This is my keynote for ECP 2026, the 22nd European Conference on Personality in Edinburgh.
The talk in brief
Here are the theses, following the deck slide by slide.
The question. “To use, or not to use?”
The debate. Weigh both sides before you commit.
- Pros: efficacy, breadth of knowledge, speed.
- Cons: genuine, and worth taking seriously (Jowsey et al., 2015).
- The field has not stayed quiet: 416 researchers pushed back with detailed arguments for and against LLMs in qualitative research (preprint).
Actually, it does not matter which way the debate falls.
- LLMs are already a reality, whatever one concludes on the merits.
- Using them is a form of literacy now, not an open dilemma. So the real question is not whether but how.
Key cons. Three obstacles that actually bite.
- Lack of skills (AI, IT, software development, awareness of existing tools).
- Reinventing the wheel.
- Transparency and reproducibility.
Toolkit / know your tool. Claude and ChatGPT are more than a chat box.
- Most people stop at the chat box.
- Basics: instructions, projects, modes (web search, research).
- Advanced: useful MCPs (arXiv, memory, Notion…), Knowledge / RAG (Zotero and reference managers), Claude Cowork, ChatGPT Agents.
- Pro: CLI agents (Claude Code, Codex) and Skills.
Toolkit / RAG. Ground the model in your own library.
- References database, user query, search for similar documents, augmented query, generation with the retrieved results, response.
- Answers anchored to your sources, not the model’s guesswork.
Toolkit / Skills. One reusable bundle, three ingredients.
- Instructions, extracts from knowledge, scripts.
- We already have writing, analysis, auditing and designing shipped as default skills, many of them open source.
Toolkit / in practice. Qualitative psychology skills.
- Repo psy-qm-skills: codebook-construct, segment, codebook-apply, codebook-validate, irr-report, case-finder, codebook-iterate, memo-write.
- Benefits: reusability, transparency, audit log, efficacy.
Applications. What we can actually do with LLMs.
- Assisted research.
- Auditing and compliance.
- Large-corpora analysis.
- Maths.
- Piloting.
- Tech: transcribing, restoring, summarising.
Open source and confidentiality. Flagship models are excellent, but they are not the only option.
- OSS models are usable too: GLM, Kimi, MiniMax, DeepSeek, Mistral, Qwen, Llama, Gemma.
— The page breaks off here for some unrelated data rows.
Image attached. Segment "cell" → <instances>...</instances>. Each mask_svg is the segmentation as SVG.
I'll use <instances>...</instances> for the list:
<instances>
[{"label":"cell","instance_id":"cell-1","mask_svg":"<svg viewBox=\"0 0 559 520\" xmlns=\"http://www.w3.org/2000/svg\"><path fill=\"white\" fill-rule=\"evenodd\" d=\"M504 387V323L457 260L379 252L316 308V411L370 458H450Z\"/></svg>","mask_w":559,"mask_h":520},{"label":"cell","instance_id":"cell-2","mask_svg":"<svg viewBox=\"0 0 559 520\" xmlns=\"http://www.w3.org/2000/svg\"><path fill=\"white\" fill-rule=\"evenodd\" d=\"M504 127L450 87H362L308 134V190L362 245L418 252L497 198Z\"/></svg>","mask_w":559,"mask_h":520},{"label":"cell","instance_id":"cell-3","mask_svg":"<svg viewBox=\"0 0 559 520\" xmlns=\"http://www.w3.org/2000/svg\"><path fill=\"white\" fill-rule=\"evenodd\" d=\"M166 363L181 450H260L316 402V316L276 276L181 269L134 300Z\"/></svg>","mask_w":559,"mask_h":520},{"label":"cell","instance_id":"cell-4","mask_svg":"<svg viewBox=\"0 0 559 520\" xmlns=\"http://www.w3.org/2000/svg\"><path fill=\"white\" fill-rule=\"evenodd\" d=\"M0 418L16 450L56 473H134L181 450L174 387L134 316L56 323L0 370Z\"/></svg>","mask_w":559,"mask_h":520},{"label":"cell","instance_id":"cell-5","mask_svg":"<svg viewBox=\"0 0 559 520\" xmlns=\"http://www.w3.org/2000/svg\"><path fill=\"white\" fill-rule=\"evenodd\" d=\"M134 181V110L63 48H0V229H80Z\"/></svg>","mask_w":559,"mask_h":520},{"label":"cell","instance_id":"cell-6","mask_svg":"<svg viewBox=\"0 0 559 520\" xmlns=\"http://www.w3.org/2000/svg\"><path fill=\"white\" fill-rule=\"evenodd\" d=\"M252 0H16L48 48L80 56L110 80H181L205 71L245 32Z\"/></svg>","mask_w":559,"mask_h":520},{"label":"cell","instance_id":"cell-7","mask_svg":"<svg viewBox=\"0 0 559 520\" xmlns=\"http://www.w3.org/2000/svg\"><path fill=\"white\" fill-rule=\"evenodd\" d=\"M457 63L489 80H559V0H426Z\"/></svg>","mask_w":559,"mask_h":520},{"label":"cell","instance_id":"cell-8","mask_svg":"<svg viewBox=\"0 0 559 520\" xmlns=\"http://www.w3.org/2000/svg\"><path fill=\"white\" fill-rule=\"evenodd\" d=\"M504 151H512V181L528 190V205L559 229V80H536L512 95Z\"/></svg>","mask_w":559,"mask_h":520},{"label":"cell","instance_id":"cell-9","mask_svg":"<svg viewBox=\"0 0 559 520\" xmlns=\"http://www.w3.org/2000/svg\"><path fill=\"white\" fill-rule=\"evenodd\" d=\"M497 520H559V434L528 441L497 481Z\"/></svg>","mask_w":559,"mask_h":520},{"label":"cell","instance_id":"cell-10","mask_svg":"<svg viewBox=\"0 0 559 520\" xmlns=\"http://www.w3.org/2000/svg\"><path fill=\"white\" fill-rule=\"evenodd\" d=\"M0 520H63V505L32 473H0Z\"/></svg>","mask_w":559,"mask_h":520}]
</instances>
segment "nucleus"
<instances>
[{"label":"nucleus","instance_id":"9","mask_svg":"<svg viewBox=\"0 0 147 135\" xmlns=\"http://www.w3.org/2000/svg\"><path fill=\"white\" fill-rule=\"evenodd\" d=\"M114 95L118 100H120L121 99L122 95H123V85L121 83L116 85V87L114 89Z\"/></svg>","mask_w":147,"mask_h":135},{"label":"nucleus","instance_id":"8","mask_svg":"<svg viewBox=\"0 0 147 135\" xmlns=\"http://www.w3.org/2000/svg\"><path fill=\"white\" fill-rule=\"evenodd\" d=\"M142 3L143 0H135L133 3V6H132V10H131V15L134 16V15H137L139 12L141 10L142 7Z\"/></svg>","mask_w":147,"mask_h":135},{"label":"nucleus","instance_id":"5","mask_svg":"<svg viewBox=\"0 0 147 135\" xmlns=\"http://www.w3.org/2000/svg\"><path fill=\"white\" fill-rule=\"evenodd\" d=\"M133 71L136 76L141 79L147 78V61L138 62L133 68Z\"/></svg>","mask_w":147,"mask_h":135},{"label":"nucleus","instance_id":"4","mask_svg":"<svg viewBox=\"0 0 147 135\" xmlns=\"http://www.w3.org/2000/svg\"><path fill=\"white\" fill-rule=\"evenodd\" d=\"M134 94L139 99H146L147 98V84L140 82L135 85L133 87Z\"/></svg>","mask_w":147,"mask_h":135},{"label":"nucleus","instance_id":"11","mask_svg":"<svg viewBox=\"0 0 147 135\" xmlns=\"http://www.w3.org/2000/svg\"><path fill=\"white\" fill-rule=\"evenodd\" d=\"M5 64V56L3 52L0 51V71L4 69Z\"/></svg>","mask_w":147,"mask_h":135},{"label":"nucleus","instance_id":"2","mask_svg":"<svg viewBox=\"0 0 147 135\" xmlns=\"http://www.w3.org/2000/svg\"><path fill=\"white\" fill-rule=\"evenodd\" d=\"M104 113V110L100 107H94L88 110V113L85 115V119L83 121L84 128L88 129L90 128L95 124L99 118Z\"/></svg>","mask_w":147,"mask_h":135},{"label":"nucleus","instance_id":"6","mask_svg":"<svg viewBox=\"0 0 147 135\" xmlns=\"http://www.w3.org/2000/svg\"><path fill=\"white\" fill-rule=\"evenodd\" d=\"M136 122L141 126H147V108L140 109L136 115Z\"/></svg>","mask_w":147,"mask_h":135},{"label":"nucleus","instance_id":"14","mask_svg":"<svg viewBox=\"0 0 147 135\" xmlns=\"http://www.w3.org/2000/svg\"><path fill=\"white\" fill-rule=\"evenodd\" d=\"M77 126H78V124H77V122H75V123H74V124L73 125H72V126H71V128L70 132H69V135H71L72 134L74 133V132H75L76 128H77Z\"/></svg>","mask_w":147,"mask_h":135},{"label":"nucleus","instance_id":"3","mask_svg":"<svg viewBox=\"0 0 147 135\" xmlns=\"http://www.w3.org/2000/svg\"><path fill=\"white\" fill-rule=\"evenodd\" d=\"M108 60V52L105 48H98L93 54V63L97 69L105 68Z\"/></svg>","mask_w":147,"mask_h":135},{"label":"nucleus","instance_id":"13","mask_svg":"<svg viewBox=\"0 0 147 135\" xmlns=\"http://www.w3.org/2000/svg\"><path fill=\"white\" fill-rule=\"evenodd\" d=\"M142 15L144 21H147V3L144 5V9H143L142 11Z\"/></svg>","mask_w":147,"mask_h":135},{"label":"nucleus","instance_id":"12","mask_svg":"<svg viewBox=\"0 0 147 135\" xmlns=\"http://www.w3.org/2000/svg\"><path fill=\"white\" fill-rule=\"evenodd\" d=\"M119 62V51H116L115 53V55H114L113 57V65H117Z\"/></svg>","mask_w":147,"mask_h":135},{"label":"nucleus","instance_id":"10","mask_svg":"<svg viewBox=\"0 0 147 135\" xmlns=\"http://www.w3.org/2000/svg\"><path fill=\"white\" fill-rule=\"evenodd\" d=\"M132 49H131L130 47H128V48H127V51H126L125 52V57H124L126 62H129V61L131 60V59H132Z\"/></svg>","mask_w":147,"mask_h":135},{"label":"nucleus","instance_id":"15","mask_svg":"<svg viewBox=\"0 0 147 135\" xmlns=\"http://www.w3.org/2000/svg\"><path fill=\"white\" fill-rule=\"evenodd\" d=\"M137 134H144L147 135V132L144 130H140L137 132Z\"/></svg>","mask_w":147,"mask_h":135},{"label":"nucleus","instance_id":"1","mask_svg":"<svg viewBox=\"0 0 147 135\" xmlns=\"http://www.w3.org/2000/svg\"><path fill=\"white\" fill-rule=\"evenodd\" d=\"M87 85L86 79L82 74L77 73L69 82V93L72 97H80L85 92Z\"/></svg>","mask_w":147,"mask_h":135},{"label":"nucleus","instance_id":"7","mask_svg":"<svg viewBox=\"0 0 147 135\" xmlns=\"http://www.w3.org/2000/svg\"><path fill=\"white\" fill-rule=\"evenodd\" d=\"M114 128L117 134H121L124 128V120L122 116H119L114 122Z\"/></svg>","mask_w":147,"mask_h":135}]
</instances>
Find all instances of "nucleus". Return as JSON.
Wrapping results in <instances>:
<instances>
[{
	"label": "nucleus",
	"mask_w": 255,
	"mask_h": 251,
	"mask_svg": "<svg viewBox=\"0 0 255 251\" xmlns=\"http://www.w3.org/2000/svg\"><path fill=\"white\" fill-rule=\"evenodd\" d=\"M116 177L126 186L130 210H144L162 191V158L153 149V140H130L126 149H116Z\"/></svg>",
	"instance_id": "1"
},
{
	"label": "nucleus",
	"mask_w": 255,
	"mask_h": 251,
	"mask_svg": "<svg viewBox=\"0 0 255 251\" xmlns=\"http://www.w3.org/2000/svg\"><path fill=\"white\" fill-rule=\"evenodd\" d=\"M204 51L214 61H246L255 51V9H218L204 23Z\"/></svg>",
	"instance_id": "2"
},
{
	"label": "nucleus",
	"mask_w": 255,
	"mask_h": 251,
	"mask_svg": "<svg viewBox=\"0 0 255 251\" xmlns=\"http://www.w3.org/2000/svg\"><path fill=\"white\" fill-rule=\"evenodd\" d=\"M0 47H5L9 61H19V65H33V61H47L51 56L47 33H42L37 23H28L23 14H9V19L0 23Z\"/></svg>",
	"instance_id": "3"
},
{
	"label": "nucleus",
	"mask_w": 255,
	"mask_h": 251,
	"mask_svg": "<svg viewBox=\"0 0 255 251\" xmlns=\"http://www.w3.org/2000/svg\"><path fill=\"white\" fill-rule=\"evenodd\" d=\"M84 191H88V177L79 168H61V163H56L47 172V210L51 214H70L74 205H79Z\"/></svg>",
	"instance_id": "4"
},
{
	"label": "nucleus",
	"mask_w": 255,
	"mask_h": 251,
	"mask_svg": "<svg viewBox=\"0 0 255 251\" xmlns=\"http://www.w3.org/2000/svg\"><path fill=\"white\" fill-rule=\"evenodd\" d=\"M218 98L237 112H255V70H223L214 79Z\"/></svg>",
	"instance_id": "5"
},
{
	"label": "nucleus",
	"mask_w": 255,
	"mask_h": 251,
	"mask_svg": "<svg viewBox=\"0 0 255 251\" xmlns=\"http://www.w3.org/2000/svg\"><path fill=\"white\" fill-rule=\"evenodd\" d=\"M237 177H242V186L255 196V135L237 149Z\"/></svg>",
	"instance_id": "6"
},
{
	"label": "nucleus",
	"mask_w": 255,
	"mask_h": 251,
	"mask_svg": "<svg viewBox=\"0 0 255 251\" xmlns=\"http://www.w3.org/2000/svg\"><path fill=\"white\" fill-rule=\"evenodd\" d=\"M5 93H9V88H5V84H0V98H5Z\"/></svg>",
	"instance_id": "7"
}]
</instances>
- Run open models locally so sensitive participant data never leaves your own infrastructure.
Recap. Five takeaways.
- Know your tool.
- Go beyond prompting.
- Use RAG.
- Use skills.
- Share with the community.
If you were in the room, thank you for coming. If you were not, I hope the deck and the theses are enough to carry the argument. Either way, the honest position is that this is a moving target, and the best thing we can do is keep sharing what works.
Links
- Skills repo: github.com/smirik/psy-qm-skills
- Reading collection, LLMs in qualitative psychology: readmarginalia.com/collections/llms-in-qualitative-psychology
- Referenced preprint, the 416-researcher debate: osf.io/preprints/psyarxiv/25ywa_v1
References
- Smirnov, E. (2024). Enhancing qualitative research in psychology with large language models: A methodological exploration and examples of simulations. Qualitative Research in Psychology, 1–31. https://doi.org/10.1080/14780887.2024.2428255
- Smirnov, E., & Carruba, V. (2026). Evaluating multimodal commercial and open-source large language models for dynamical astronomy: A benchmark study of resonant behavior classification. Scientific Reports, 16(1), Article 10785. https://doi.org/10.1038/s41598-026-45926-y
- Smirnov, E. (2026). From prompts to skills: Open, reusable tools for large language model-assisted qualitative research in psychology [Manuscript submitted for publication]. Qualitative Research in Psychology.